- TASK REQUIREMENTS -
1: Do the following statements agree with the passage on interpreting insurance policy terms? Answer yes or no for each, quoting the words of the passage that decide it.
(a) In R&S Pilling t/a Phoenix Engineering v. UK Insurance Ltd, the Supreme Court read an additional phrase into the coverage clause of a motor vehicle insurance policy.
(b) The Supreme Court said a corrective construction of this kind will be a common occurrence.
(c) In Plevin, the High Court found that the contra proferentem principle resolved the inconsistency between the schedule and the standard-form wording.
2: Answer these questions from the passage on interpreting insurance policy terms:
(a) Which Act's compulsory requirements did the motor vehicle policy in Pilling need to meet?
(b) What type of insurance policy was at issue in Plevin?
(c) In Plevin, which term did the High Court hold should prevail?
3: Pick up the passage on interpreting insurance policy terms after its last sentence and continue writing it.

- PASSAGE PROVIDED -
Two recent cases illustrate the flexibility that the English law of contractual interpretation still gives the English courts to resolve cases where a policy term cannot sensibly be given its literal meaning. In R&S Pilling t/a Phoenix Engineering v. UK Insurance Ltd, the Supreme Court was prepared to read an entire additional phrase into the coverage clause in a motor vehicle insurance policy so that it met the compulsory requirements of the Road Traffic Act 1988. The Supreme Court restated the principle in Chartbrook Ltd v. Persimmon Homes Ltd that a court may construe a different meaning to a commercial contract where it is clear that the parties could not reasonably have intended the meaning of the existing language. However, the Court reiterated that such a corrective construction will be a rare event and requires both the mistake and the intended meaning to be clear.
In Susan Plevin v. DAS Legal Expenses Insurance Company Limited and Miller Gardner Limited (in administration), in the context of an after-the-event legal expenses insurance policy, the High Court held that where standard-form policy terms and a policyholder-specific schedule contained contradictory terms, the more individualised term in the schedule should prevail over the standard-form policy wording. In doing so, the High Court considered that where policy terms are truly contradictory, rather than ambiguous, and contained in different policy documents, the contra proferentem principle of construction did not assist the Court in resolving the inconsistency. However, the Court acknowledged that where contradictory terms are contained in the same policy document, the principle may be applicable.

Stored items
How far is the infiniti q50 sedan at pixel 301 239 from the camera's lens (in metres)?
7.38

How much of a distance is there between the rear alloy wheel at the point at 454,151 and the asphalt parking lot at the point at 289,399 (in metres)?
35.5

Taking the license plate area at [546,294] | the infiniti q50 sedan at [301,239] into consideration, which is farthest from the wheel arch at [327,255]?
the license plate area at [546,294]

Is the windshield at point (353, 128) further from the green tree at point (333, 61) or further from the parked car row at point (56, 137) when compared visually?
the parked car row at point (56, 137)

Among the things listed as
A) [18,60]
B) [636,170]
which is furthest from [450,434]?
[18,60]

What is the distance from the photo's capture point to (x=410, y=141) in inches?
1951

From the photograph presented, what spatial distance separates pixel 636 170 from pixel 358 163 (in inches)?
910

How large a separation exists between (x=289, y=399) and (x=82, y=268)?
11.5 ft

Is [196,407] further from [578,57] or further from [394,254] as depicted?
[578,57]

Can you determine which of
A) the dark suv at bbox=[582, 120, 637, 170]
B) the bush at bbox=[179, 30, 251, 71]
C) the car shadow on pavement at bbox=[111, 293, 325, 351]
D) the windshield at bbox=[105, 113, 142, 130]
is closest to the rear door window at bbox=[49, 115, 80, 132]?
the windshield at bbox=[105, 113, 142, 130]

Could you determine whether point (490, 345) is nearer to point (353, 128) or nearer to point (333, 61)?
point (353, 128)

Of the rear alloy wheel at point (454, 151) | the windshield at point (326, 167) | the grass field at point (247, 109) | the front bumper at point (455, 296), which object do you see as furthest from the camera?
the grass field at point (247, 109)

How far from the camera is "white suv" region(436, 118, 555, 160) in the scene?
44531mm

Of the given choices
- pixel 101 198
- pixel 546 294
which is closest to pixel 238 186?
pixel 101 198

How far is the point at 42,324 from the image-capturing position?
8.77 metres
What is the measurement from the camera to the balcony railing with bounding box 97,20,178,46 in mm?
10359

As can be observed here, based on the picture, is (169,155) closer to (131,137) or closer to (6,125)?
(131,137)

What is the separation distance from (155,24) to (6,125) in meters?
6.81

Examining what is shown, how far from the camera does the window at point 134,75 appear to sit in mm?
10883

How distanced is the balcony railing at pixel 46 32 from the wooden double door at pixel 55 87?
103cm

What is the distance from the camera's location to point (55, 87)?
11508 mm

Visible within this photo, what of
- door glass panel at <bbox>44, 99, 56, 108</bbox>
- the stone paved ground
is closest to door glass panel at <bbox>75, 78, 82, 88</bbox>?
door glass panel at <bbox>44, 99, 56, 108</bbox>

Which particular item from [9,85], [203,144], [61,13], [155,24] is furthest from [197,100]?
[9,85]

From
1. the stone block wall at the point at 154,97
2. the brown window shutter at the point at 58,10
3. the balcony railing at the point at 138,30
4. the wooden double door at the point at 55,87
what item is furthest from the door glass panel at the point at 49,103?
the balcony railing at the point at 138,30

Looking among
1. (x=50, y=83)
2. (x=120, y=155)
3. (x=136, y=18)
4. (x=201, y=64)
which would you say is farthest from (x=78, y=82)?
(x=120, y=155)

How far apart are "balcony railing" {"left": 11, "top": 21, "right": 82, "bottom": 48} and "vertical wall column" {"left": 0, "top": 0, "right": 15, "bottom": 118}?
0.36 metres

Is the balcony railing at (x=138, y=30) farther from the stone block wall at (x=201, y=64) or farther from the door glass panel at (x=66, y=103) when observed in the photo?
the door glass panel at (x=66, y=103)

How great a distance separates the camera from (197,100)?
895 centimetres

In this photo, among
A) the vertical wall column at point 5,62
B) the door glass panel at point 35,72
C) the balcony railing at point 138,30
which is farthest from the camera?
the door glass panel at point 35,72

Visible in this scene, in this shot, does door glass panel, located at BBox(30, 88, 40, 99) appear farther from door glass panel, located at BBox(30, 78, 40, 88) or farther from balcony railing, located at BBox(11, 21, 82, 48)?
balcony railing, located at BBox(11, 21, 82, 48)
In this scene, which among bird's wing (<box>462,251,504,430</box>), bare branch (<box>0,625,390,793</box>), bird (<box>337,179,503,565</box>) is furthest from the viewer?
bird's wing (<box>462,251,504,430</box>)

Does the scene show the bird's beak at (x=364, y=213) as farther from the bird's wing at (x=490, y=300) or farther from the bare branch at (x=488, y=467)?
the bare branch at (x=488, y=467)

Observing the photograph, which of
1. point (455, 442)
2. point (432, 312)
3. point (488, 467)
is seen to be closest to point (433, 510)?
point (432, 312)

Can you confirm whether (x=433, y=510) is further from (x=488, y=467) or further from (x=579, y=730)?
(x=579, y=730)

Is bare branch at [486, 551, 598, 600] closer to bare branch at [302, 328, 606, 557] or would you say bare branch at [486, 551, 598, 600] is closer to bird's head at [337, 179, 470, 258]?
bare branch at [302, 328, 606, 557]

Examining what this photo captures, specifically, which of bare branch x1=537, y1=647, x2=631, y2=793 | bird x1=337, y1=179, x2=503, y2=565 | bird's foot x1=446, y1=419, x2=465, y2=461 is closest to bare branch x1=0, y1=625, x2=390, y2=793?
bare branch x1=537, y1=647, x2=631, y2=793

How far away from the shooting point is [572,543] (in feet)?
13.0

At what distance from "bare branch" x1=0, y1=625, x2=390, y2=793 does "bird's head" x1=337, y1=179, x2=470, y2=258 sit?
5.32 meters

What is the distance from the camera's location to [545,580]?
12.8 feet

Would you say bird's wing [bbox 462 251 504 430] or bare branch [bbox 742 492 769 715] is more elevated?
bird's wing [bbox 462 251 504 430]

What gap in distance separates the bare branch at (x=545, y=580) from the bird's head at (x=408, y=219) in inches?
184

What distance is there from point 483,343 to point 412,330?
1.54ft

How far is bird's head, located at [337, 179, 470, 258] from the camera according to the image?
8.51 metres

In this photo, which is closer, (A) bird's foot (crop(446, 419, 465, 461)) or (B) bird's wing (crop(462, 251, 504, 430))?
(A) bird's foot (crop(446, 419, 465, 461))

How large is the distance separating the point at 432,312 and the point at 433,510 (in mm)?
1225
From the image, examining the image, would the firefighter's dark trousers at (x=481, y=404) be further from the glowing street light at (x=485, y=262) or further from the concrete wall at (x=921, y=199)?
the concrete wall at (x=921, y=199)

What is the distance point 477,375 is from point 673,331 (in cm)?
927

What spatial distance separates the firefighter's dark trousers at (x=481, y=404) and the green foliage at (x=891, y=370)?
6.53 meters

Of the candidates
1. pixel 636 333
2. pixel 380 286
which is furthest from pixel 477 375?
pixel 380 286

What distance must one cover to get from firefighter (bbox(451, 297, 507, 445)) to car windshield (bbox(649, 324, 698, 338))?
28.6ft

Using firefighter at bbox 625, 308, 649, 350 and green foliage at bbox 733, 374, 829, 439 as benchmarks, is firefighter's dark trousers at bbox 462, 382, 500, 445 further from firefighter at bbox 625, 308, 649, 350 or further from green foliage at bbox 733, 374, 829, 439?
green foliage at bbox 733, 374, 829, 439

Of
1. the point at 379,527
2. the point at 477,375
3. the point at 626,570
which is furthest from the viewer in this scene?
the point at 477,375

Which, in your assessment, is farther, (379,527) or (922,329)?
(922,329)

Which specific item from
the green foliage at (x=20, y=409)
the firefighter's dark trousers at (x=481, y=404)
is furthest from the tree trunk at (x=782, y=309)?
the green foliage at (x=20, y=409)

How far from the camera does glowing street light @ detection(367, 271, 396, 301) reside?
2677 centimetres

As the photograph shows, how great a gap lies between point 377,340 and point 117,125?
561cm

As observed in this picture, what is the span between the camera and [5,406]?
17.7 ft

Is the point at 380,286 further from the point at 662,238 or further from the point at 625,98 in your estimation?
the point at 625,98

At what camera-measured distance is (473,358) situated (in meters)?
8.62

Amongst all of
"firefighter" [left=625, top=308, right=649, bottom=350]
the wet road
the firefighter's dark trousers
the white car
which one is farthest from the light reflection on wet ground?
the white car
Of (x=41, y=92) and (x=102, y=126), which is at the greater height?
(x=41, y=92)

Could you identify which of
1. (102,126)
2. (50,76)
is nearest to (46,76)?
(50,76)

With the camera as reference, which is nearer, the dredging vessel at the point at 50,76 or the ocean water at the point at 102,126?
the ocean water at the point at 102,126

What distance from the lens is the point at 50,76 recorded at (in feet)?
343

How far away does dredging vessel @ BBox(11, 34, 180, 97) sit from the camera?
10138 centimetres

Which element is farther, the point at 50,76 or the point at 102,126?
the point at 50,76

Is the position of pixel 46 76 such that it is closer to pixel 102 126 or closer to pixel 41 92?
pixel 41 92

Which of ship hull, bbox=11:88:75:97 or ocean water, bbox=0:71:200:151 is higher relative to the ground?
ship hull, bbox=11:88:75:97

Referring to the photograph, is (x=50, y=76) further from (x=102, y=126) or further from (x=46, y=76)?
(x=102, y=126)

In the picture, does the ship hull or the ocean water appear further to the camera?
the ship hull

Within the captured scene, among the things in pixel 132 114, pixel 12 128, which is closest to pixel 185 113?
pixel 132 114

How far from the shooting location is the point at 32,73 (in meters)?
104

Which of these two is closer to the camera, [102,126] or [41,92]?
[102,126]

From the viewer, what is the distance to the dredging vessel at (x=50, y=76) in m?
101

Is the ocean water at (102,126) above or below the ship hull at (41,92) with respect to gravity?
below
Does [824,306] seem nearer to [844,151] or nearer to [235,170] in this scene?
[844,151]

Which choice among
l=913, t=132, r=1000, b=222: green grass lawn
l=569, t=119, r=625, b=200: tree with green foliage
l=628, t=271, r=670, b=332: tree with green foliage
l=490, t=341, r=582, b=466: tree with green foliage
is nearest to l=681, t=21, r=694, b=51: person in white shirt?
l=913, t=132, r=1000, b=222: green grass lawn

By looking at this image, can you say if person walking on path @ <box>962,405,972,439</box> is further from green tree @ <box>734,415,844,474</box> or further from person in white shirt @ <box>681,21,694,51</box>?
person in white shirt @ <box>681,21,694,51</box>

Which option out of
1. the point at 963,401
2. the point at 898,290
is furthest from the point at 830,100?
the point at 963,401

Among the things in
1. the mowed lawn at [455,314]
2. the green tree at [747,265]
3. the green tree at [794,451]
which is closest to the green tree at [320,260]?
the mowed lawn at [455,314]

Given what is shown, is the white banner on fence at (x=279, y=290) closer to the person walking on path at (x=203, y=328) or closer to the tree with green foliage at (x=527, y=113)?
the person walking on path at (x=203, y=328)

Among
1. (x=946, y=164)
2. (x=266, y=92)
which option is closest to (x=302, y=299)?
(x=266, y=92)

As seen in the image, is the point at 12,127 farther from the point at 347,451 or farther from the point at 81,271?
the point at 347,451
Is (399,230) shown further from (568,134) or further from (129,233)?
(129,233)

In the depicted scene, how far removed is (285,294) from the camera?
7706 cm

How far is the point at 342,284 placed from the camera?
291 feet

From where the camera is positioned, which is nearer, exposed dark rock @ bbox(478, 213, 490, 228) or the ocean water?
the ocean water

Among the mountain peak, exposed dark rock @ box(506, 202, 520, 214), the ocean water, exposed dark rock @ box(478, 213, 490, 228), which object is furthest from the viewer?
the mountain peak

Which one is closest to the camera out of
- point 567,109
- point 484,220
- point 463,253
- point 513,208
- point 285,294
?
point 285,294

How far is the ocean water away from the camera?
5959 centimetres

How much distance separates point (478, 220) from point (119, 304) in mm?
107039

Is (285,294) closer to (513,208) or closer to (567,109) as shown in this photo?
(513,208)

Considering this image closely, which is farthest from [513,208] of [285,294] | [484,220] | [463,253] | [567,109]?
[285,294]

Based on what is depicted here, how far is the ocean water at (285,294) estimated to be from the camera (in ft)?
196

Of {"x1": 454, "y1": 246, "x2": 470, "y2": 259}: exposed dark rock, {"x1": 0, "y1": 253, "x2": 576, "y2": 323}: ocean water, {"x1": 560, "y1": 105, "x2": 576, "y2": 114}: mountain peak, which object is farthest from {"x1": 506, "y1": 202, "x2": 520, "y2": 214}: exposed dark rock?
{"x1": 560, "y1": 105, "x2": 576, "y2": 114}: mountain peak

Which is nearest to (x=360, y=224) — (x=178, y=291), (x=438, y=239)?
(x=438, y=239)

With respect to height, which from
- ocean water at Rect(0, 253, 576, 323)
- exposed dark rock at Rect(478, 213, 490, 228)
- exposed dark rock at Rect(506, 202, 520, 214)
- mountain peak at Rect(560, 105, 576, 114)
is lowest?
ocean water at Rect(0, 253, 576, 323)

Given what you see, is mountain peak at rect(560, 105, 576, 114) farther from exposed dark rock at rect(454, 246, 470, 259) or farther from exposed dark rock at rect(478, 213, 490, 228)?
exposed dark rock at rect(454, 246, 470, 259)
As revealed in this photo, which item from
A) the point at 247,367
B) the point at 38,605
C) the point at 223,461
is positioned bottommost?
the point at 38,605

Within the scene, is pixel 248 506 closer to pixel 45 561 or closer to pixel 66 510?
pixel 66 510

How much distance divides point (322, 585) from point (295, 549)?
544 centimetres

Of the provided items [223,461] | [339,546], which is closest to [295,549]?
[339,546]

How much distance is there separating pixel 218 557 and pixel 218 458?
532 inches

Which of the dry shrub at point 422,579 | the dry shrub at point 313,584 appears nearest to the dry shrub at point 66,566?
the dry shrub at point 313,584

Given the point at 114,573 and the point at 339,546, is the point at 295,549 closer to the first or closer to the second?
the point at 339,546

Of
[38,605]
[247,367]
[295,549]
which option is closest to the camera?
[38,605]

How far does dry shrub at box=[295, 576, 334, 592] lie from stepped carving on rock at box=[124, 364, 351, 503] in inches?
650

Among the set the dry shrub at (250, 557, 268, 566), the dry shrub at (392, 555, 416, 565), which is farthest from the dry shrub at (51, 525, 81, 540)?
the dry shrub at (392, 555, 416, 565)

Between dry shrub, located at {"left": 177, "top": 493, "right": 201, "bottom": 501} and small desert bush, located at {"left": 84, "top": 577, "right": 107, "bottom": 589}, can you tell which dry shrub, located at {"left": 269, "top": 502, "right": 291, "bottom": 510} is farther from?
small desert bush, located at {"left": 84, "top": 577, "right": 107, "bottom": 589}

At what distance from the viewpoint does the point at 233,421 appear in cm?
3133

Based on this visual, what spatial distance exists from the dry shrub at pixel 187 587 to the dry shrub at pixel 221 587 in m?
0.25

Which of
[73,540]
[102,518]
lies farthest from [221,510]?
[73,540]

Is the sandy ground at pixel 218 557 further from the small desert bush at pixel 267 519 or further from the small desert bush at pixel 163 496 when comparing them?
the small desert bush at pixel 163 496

- SOLVED TASKS -
1:
(a) Yes: "the Supreme Court was prepared to read an entire additional phrase into the coverage clause in a motor vehicle insurance policy"
(b) No: "such a corrective construction will be a rare event"
(c) No: "the contra proferentem principle of construction did not assist the Court in resolving the inconsistency"

2:
(a) The Road Traffic Act 1988.
(b) An after-the-event legal expenses insurance policy.
(c) The more individualised term in the policyholder-specific schedule.

3:
iii Notification of circumstances
In Euro Pools v. RSA, the Court of Appeal provided guidance on the approach to a claim where the court must determine under which policy a claim falls for cover following multiple notifications of circumstances. Euro Pools had two professional indemnity policies with RSA covering two consecutive years, and made notifications under both policy years in respect of certain faults with its installation of boom systems in swimming pools. Euro Pools subsequently claimed for the costs of mitigation works carried out on the boom systems under the later policy. RSA maintained that the mitigation works all fell for cover under the earlier policy, whose limits had been exhausted by other claims. In finding that the claims were notified to the first policy year, the Court summarised and synthesised the existing legal principles applicable to the determination of whether there has been a valid notification of a circumstance, and whether a particular claim is within the scope of that notification, as follows:
- provisions that deem claims to arise from notified circumstances are to be construed and applied with a view to their commercial purpose, namely to provide an extension of cover for all claims in the future that flow from the notified circumstance;
- a provision that refers to circumstances that ‘may’ give rise to claims sets a deliberately undemanding test, which only requires a possibility of claims in the future, not a likelihood;
- a notification need not be limited to particular events; insureds can give ‘can-of-worms’ or ‘hornet’s-nests’ notifications. The ambit of such notifications and the claims that are covered by them will depend on the particular facts and terms of the notification in each case;
- while an insured must be aware of the circumstance that it purports to notify, it does not have to know the cause of problem that has arisen, or the potential consequences thereof;
- for a claim to arise out of a properly notified circumstance, there must be some causal link between the notified circumstance and the claim, rather than a purely coincidental connection;
- in determining whether a particular communication is a notification, and its scope as such, the court applies conventional principles of interpretation; and
- whether a particular matter or event meets the threshold for notification as a circumstance in the relevant policy is not only a matter of the insured’s subjective knowledge, but also involves the objective estimation of the likelihood of a claim given that subjective knowledge.
iv The parties and jurisdiction
The English courts have recently considered a number of cases where the parties to the case were themselves at issue.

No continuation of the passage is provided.